The house of cards collapsed. Easy Business Bank and Trust’s $30 million asset-backed security was reduced by what is called the mark-to-market accounting rule. As each mortgage defaulted, the asset was marked down accordingly. As the basic asset decreased, someone had to make up the difference in value. Mark-to-market and another hedge instrument called short selling have been blamed for most of the market crash in 2008.
Because the cash flow in the original tranches dried up, there was no cash to pay off the loans used to buy the original investment. The credit default swap didn’t work as a hedge, because all the swap’s tranche mortgages defaulted. The AAA rating dropped to F. The insurance company could not pay off. The banks that loaned the money now had toxic loans.
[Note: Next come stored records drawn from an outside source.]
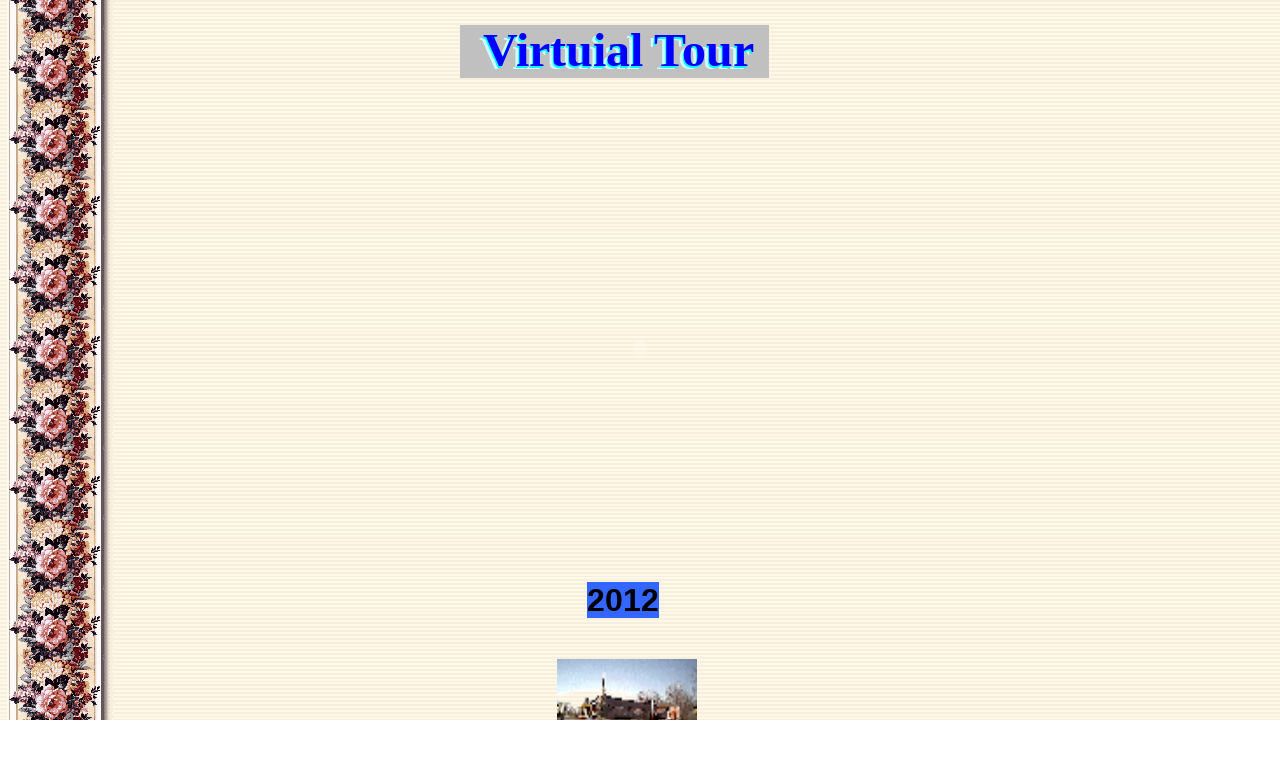

--- FILE ---
content_type: text/html
request_url: http://www.bobfeather.com/OLHpictour.html
body_size: 1609
content:
<!DOCTYPE HTML PUBLIC "-//W3C//DTD HTML 4.01 Transitional//EN">
<html>
<head>
<title>Untitled</title>
<meta http-equiv="content-type" content="text/html; charset=ISO-8859-1">
<meta name="generator" content="Web Page Maker">

<style type="text/css">
/*----------Text Styles----------*/
.ws6 {font-size: 8px;}
.ws7 {font-size: 9.3px;}
.ws8 {font-size: 11px;}
.ws9 {font-size: 12px;}
.ws10 {font-size: 13px;}
.ws11 {font-size: 15px;}
.ws12 {font-size: 16px;}
.ws14 {font-size: 19px;}
.ws16 {font-size: 21px;}
.ws18 {font-size: 24px;}
.ws20 {font-size: 27px;}
.ws22 {font-size: 29px;}
.ws24 {font-size: 32px;}
.ws26 {font-size: 35px;}
.ws28 {font-size: 37px;}
.ws36 {font-size: 48px;}
.ws48 {font-size: 64px;}
.ws72 {font-size: 96px;}
.wpmd {font-size: 13px;font-family: 'Arial';font-style: normal;font-weight: normal;}
/*----------Para Styles----------*/
DIV,UL,OL /* Left */
{
 margin-top: 0px;
 margin-bottom: 0px;
}
</style>

<style type="text/css">
div#container
{
	position:relative;
	width: 927px;
	margin-top: 0px;
	margin-left: auto;
	margin-right: auto;
	text-align:left; 
}
body {text-align:center;margin:0}
</style>

<script src="ac_activex.js" type="text/javascript"></script>

</head>

<body background="images/WP_FLOR6.GIF">
<script language="JavaScript" type="text/javascript">
<!--
if (navigator.appVersion.indexOf("MSIE")!=-1 && document.all)
    document.write('<bgsound src="images/christ_the_lord_is_risen_today.mid" loop="-1">');
else
    document.write('<embed src="images/christ_the_lord_is_risen_today.mid" loop="true" autostart="true" HEIGHT="1" WIDTH="1">');
// -->
</script>
<noscript>
<bgsound src="images/christ_the_lord_is_risen_today.mid" loop="-1">
</noscript>

<div id="container">
<div id="text1" style="position:absolute; overflow:hidden; left:283px; top:24px; width:309px; height:53px; z-index:0; background-color:#C0C0C0">
<div class="wpmd">
<div align=center><font color="#CCFFFF" face="Times New Roman" class="ws36"><B>Virtuial Tour</B></font></div>
</div></div>

<div id="text2" style="position:absolute; overflow:hidden; left:280px; top:23px; width:321px; height:65px; z-index:1">
<div class="wpmd">
<div align=center><font color="#00FFFF" face="Times New Roman" class="ws36"><B>Virtuial Tour</B></font></div>
</div></div>

<div id="text3" style="position:absolute; overflow:hidden; left:280px; top:21px; width:323px; height:64px; z-index:2">
<div class="wpmd">
<div align=center><font color="#0000FF" face="Times New Roman" class="ws36"><B>Virtuial Tour</B></font></div>
</div></div>

<div id="image1" style="position:absolute; overflow:hidden; left:380px; top:658px; width:140px; height:108px; z-index:3"><img src="images/tour.gif" alt="" title="" border=0 width=140 height=108></div>

<div id="text4" style="position:absolute; overflow:hidden; left:433px; top:766px; width:31px; height:22px; z-index:4">
<div class="wpmd">
<div><font color="#0000FF" face="Times New Roman"><B>2002</B></font></div>
</div></div>

<div id="image2" style="position:absolute; overflow:hidden; left:417px; top:803px; width:56px; height:26px; z-index:5"><a href="OLH.html"><img src="images/AlbumTanHomeBtn.gif" alt="" title="" border=0 width=56 height=26></a></div>

<div id="text5" style="position:absolute; overflow:hidden; left:410px; top:581px; width:75px; height:40px; z-index:6">
<div class="wpmd">
<div><font class="ws24" style="background-color:#3366FF;"><B>2012</B></font></div>
</div></div>

<div id="embed1" style="position:absolute; overflow:hidden; left:120px; top:120px; width:687px; height:458px; z-index:7">
<script type="text/javascript">
AC_RunMMContent("codebase","http://activex.microsoft.com/activex/controls/mplayer/en/nsmp2inf.cab#Version=6,4,5,715","id","embed1","width","687","height","458","autostart","true","src","images/Our Lady of the Hills Church_002.WMV");
</script>
<noscript>
<object id="embed1" width=687 height=458 classid="CLSID:22D6F312-B0F6-11D0-94AB-0080C74C7E95" type="application/x-oleobject" codebase="http://activex.microsoft.com/activex/controls/mplayer/en/nsmp2inf.cab#Version=6,4,5,715">
<param name="filename" value="images/Our Lady of the Hills Church_002.WMV">
<param name="autostart" value="true">
<embed src="images/Our Lady of the Hills Church_002.WMV" width=687 height=458 autostart="true" type="application/x-mplayer2"></embed>
</object>
</noscript>
</div>


</div></body>
</html>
Soon, Easy Business Bank and Trust went broke.
Trust funds, colleges, charities, individual investors, investment banks, brokerage firms, countries, some hedge funds – all are unhappy. To understand the big picture in the United States, add more zeroes to the Easy Business Bank and Trust’s example. In fact, add trillions of dollars.
It will take years for economists to understand why $2 trillion of derivatives contracts, CDOs, debt, credit default swaps, asset-backed securities and tranches affected by mark- to-market came crashing down simultaneously.
In September 2008, the credit markets froze and almost all of the world’s financial institutions including Bear Stearns, Merrill Lynch, Wachovia, Citigroup, Deutsche Bank and Bank of America Securities, ran out of working capital and cash flow used to pay salaries, dividends and other expenses.
Three books are helpful in understanding all this. One is Ayn Rand’s 1957 Atlas Shrugged; it explains the philosophy of Objectivism, which holds that markets will correct themselves if left alone. William Greider’s 1987 Secrets of the Temple describes the economic gearbox used by the Federal Reserve. Gillian Tett’s Fool’s Gold documents how securitizations unleashed the present catastrophe.